Your goal: Every line of the listing below should come back exactly as written, with no images.

Information provided:
Content starts
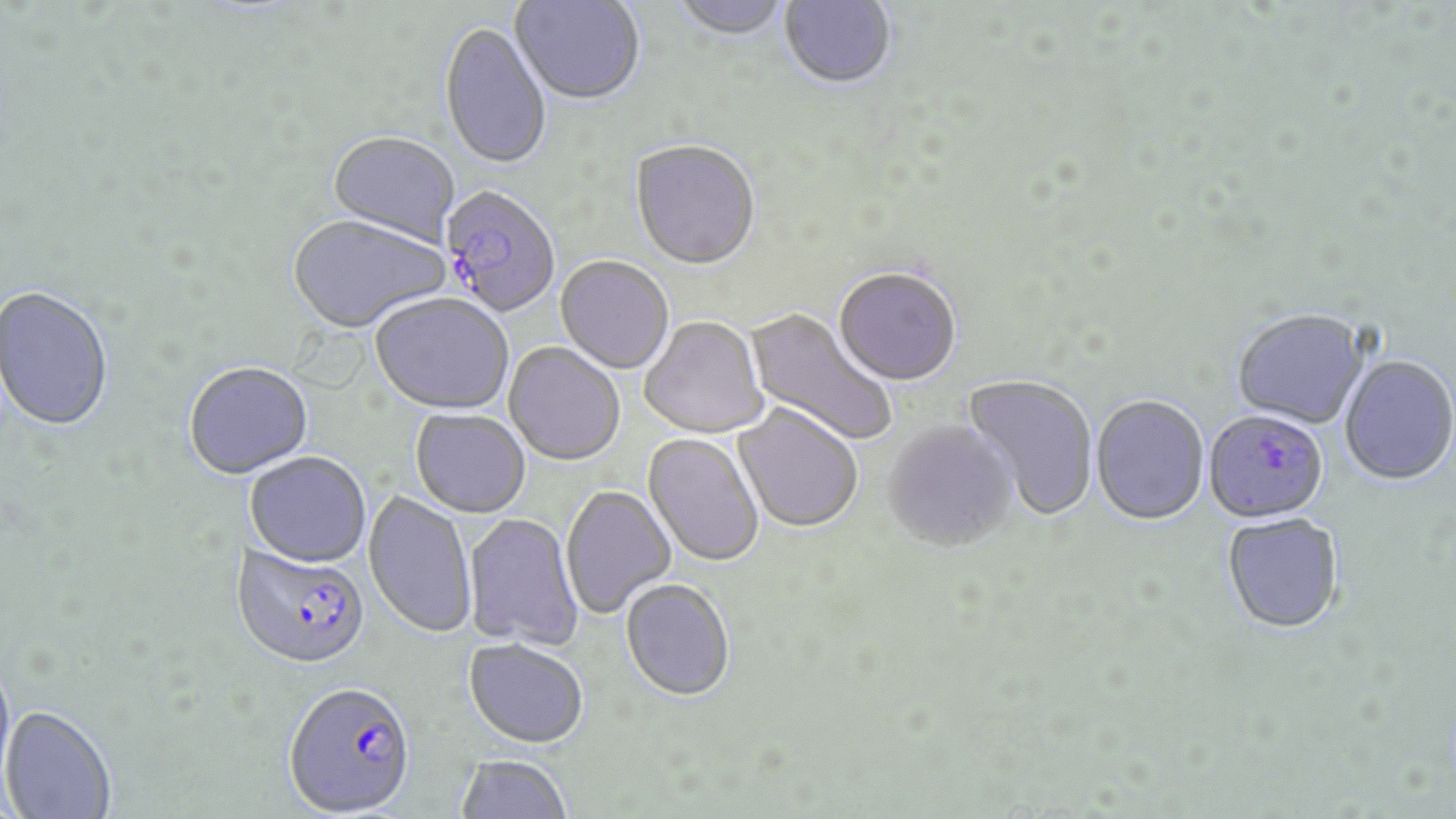
Approximate bounding boxes as (x1,y1)-(x2,y2) corner pairs in pixels.
Plasmodium falciparum-infected red blood cells: (439,186)-(561,318), (1203,410)-(1329,524), (231,544)-(370,669), (284,680)-(417,816).
No Plasmodium ovale, Plasmodium malariae, Plasmodium vivax, Babesia divergens, or Trypanosoma brucei observed.

Uninfected red blood cell locations: (510,0)-(645,107), (779,0)-(897,91), (670,1)-(792,43), (439,22)-(552,172), (326,133)-(459,249), (630,142)-(761,273), (287,216)-(449,336), (555,257)-(674,375), (834,268)-(962,387), (0,286)-(115,433), (370,295)-(514,416), (744,307)-(897,447), (1232,309)-(1370,429), (640,317)-(768,439), (503,343)-(625,467), (1339,354)-(1456,485), (183,363)-(314,481), (962,373)-(1099,522), (1091,395)-(1209,526), (732,404)-(864,534), (410,409)-(531,519), (883,421)-(1019,554), (643,433)-(764,568), (245,453)-(371,568), (560,485)-(676,619), (364,491)-(477,639), (462,513)-(583,649), (1221,513)-(1345,634), (620,580)-(735,703), (464,639)-(588,747), (0,656)-(16,800), (0,705)-(117,819), (454,753)-(574,819). Slide-level diagnosis: Plasmodium falciparum. 1000x magnification. Light microscopy. May-Grünwald-Giemsa-stained preparation. One field of a larger specimen. Image is 1456×819 pixels. Thin blood smear.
Content ends
The completed task:
Approximate bounding boxes as (x1,y1)-(x2,y2) corner pairs in pixels.
Plasmodium falciparum-infected red blood cells: (439,186)-(561,318), (1203,410)-(1329,524), (231,544)-(370,669), (284,680)-(417,816).
No Plasmodium ovale, Plasmodium malariae, Plasmodium vivax, Babesia divergens, or Trypanosoma brucei observed.

Uninfected red blood cell locations: (510,0)-(645,107), (779,0)-(897,91), (670,1)-(792,43), (439,22)-(552,172), (326,133)-(459,249), (630,142)-(761,273), (287,216)-(449,336), (555,257)-(674,375), (834,268)-(962,387), (0,286)-(115,433), (370,295)-(514,416), (744,307)-(897,447), (1232,309)-(1370,429), (640,317)-(768,439), (503,343)-(625,467), (1339,354)-(1456,485), (183,363)-(314,481), (962,373)-(1099,522), (1091,395)-(1209,526), (732,404)-(864,534), (410,409)-(531,519), (883,421)-(1019,554), (643,433)-(764,568), (245,453)-(371,568), (560,485)-(676,619), (364,491)-(477,639), (462,513)-(583,649), (1221,513)-(1345,634), (620,580)-(735,703), (464,639)-(588,747), (0,656)-(16,800), (0,705)-(117,819), (454,753)-(574,819). Slide-level diagnosis: Plasmodium falciparum. 1000x magnification. Light microscopy. May-Grünwald-Giemsa-stained preparation. One field of a larger specimen. Image is 1456×819 pixels. Thin blood smear.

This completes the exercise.